XML Formatter
Quick answer
An XML formatter pretty-prints angle-bracket documents with predictable indentation so nested elements and attributes are easy to scan. ConvertPal uses your browser’s XML parser first: if the markup is not well-formed, you get a short, human-readable error instead of silent corruption; when parsing succeeds, the tool re-serializes the tree with two-space indents and updates character counts before and after.
Engineers and integrators paste RSS feeds, SVG fragments, Android manifests, SOAP envelopes, and legacy config blobs into the left pane, click Format XML, and review readable output on the right. Sample XML loads a small catalog document so you can see the workflow instantly. Copy exports the formatted text; Clear resets both panes. Everything stays client-side—no upload step—so you can iterate on proprietary payloads from air-gapped-style workflows as long as your browser runs JavaScript.
What this page helps you do
XML Formatter helps you get to a clean result quickly without extra setup. It is designed for practical workflows where you need a reliable output you can copy, download, or reuse immediately. ConvertPal runs core transformations with clear labels and predictable defaults, and pairs the tool with short best-practice guidance so you can avoid common mistakes. If you are comparing options, start with the primary use case below, then follow the recommended next steps to keep the workflow consistent across your site. For advanced needs, combine this page with related tools to validate inputs, generate supporting copy, or standardize naming.
Engineers and integrators paste RSS feeds, SVG fragments, Android manifests, SOAP envelopes, and legacy config blobs into the left pane, click Format XML, and review readable output on the right. Sample XML loads a small catalog document so you can see the workflow instantly. Copy exports the formatted text; Clear resets both panes. Everything stays client-side—no upload step—so you can iterate on proprietary payloads from air-gapped-style workflows as long as your browser runs JavaScript.
Common use cases
- Make minified API responses readable before attaching them to tickets.
- Teach XML structure in workshops with a fast no-install playground.
- Double-check hand-edited SVG or plist-like snippets for balanced tags.
- Chain with Base64 or URL tools when transporting encoded XML strings.
Recommended next steps
Quick FAQ
What is an XML formatter?
It is a utility that rewrites XML source with consistent indentation and line breaks so you can read nested elements and attributes quickly, after confirming the document is well-formed.
Can this tool validate XML?
It performs structural validation via the browser parser—balanced tags, legal names, and so on. It does not fetch XSD or DTD files to enforce every schema rule.
What happens if my XML is broken?
Formatting stops and you see a concise parser error (often with position hints). Fix the syntax issue, then run Format XML again.
Key benefits
- Well-formedness gate with friendly errors instead of broken output.
- Responsive split view with character delta feedback.
- Sample, copy, and clear actions aligned with other ConvertPal formatters.
What this tool does
DOMParser.parseFromString runs with the application/xml MIME type so the engine enforces XML well-formedness rules rather than HTML’s error recovery.
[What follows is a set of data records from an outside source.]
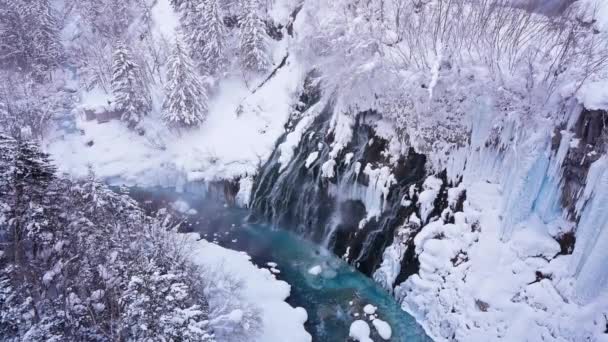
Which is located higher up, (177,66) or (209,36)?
(209,36)

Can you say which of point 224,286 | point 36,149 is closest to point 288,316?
point 224,286

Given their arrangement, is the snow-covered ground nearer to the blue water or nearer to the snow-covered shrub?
the blue water

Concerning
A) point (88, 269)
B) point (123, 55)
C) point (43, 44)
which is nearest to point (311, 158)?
point (88, 269)

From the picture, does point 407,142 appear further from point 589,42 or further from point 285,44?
point 285,44

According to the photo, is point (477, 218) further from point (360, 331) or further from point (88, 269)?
point (88, 269)

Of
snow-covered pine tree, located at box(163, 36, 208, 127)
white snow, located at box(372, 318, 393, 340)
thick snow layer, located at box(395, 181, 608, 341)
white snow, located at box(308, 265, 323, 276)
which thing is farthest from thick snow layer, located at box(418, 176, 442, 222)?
snow-covered pine tree, located at box(163, 36, 208, 127)

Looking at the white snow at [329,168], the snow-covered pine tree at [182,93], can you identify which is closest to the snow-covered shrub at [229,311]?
the white snow at [329,168]
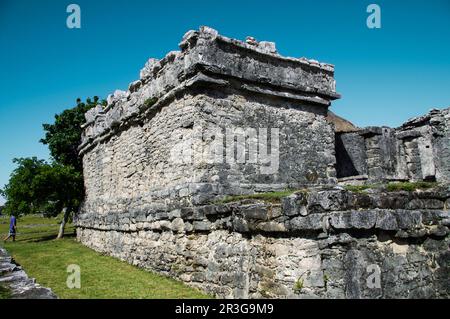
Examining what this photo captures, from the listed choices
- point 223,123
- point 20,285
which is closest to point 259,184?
point 223,123

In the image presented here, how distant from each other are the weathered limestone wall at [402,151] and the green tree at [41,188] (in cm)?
1050

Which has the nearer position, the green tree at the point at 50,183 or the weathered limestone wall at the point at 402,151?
the weathered limestone wall at the point at 402,151

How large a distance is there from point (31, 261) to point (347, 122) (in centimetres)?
2505

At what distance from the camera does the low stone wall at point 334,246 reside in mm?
4598

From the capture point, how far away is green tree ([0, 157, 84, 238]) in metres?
14.1

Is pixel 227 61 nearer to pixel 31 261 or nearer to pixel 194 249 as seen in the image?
pixel 194 249

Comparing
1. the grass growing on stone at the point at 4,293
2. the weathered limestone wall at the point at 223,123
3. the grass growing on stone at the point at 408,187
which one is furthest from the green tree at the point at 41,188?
the grass growing on stone at the point at 408,187

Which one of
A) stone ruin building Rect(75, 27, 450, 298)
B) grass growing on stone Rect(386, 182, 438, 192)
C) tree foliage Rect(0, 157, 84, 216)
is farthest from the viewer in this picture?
tree foliage Rect(0, 157, 84, 216)

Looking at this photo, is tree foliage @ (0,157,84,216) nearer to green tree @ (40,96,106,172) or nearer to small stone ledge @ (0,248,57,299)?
green tree @ (40,96,106,172)

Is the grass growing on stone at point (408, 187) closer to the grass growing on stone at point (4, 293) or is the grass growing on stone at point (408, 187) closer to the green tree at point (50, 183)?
the grass growing on stone at point (4, 293)

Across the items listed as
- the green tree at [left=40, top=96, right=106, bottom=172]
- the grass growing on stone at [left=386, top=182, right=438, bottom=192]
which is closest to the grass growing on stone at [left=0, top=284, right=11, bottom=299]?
the grass growing on stone at [left=386, top=182, right=438, bottom=192]

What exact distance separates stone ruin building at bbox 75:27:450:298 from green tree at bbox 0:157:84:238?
238cm

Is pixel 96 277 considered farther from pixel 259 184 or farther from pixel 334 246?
pixel 334 246
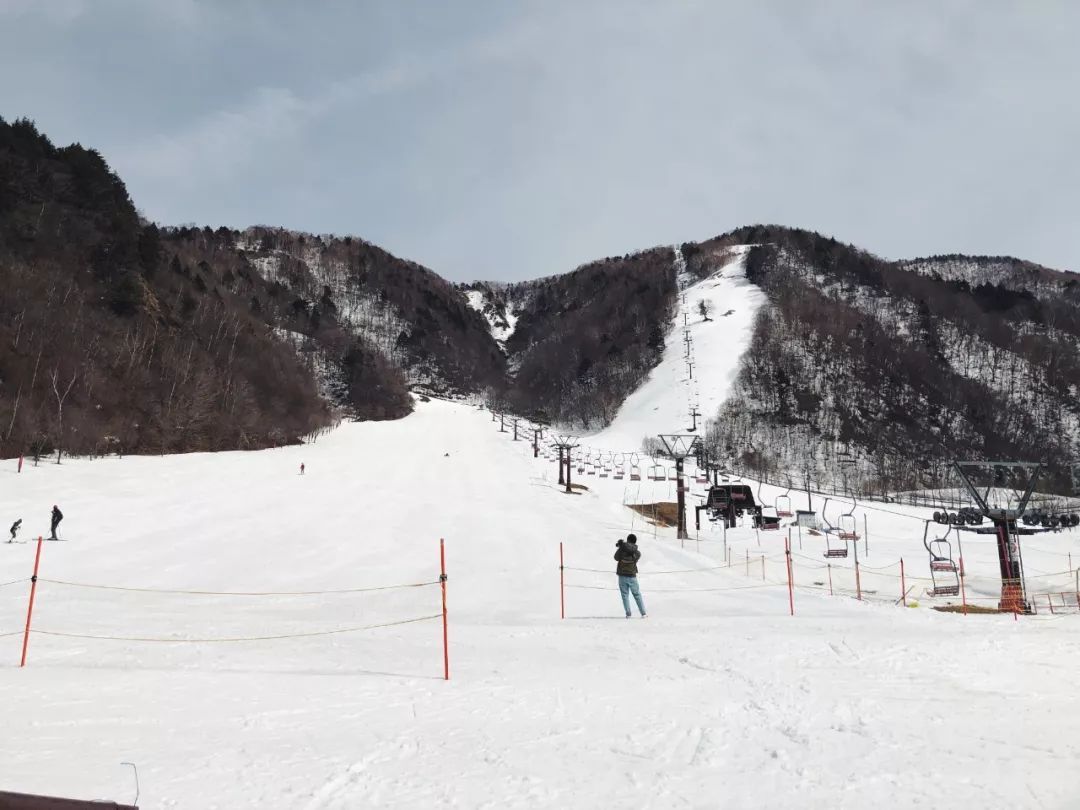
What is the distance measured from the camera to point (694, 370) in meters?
123

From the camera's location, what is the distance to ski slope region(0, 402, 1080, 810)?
15.3 feet

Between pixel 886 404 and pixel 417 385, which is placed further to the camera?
pixel 417 385

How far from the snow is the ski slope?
244ft

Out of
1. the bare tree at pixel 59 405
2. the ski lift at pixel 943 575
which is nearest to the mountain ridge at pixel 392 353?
the bare tree at pixel 59 405

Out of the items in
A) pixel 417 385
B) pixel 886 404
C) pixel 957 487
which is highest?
pixel 417 385

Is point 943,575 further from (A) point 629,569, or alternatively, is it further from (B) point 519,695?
(B) point 519,695

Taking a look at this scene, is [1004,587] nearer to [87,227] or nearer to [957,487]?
[87,227]

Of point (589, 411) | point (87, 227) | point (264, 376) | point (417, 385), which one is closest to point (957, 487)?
point (589, 411)

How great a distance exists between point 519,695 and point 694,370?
121 m

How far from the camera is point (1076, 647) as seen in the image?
8656 millimetres

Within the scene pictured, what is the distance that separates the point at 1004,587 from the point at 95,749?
2057cm

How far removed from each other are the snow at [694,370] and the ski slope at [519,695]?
74.4 m

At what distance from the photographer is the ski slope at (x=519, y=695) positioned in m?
4.66

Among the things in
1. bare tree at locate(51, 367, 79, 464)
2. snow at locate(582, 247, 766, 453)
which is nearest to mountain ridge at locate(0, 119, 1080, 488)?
bare tree at locate(51, 367, 79, 464)
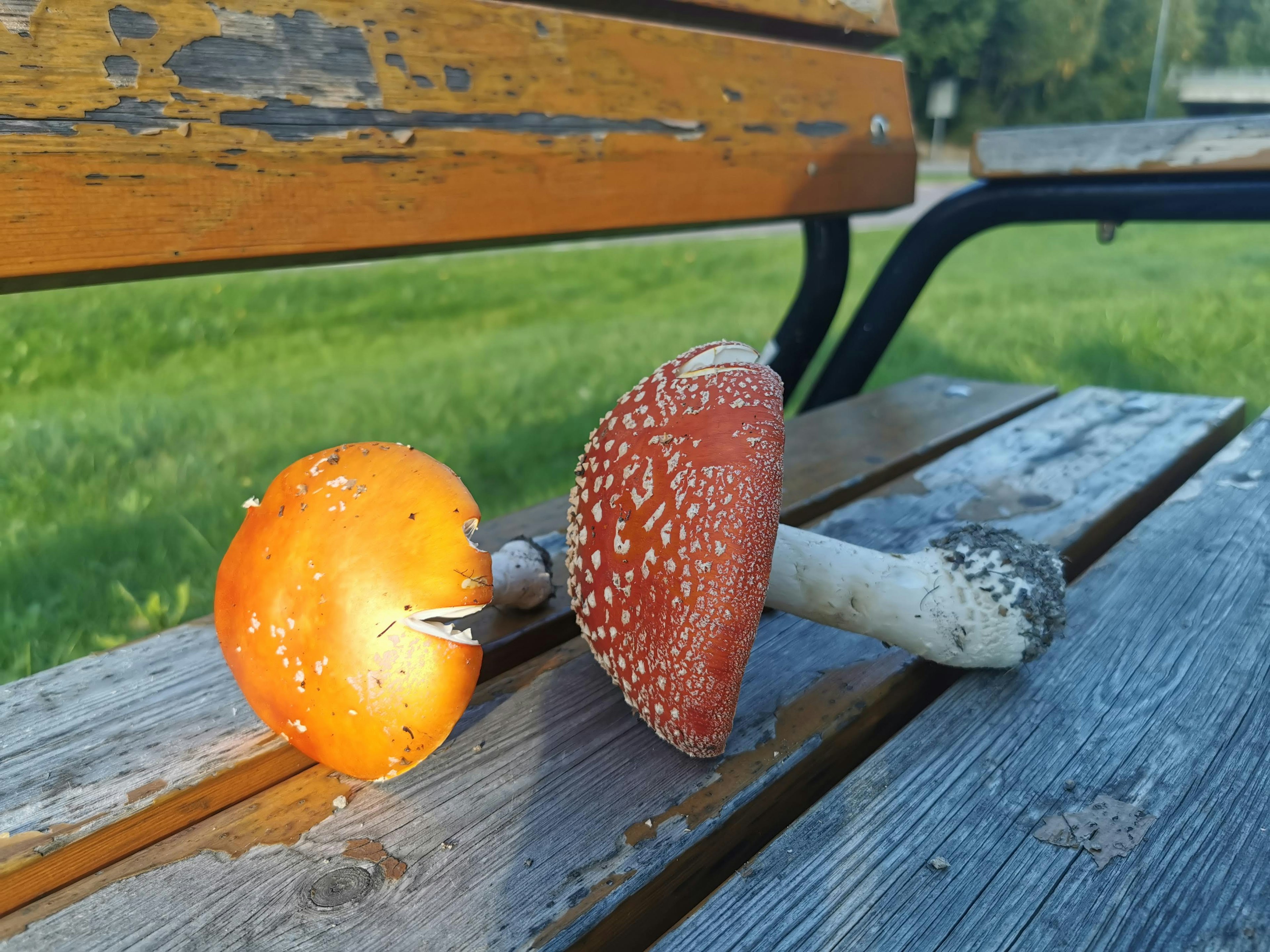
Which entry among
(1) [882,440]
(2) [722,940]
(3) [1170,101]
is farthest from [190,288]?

Related utilities on ConvertPal include JSON Formatter, HTML Formatter, and URL Encoder / Decoder.
If the parser injects a parsererror node or leaves a diagnostic root element, the tool surfaces that message and skips rewriting.
On success, a lightweight serializer walks the document tree—processing instructions, doctypes, comments, CDATA, elements, and text—and emits indented lines while escaping attribute values and text according to XML rules.
How to use it
- Paste XML into the input pane (declaration, single root, namespaces supported).
- Click Format XML to validate and pretty-print.
- Read any parser message if formatting fails, fix the source, and retry.
- Copy the output or use Sample XML / Clear as needed.
Why format XML?
Indented XML mirrors the hierarchy humans already imagine—children sit one level deeper than parents—so reviews and demos move faster.
Meaningful diffs in version control depend on stable line breaks; pretty-printing removes noisy one-line blobs that hide real edits.
Support and success teams can read customer exports without opening a heavyweight IDE.
Privacy model
Your XML is parsed and serialized entirely inside the browser tab; ConvertPal servers do not receive the paste for this feature.
Clipboard copy uses the same browser APIs as any local page.
More context
Pair with the JSON formatter when gateways return both JSON and XML variants of the same resource.
Use the HTML formatter for documents meant for browsers with HTML’s relaxed rules; stay on this tool when strict XML applies.
Encode URLs or Base64 next if you need to tunnel XML through query strings or binary channels.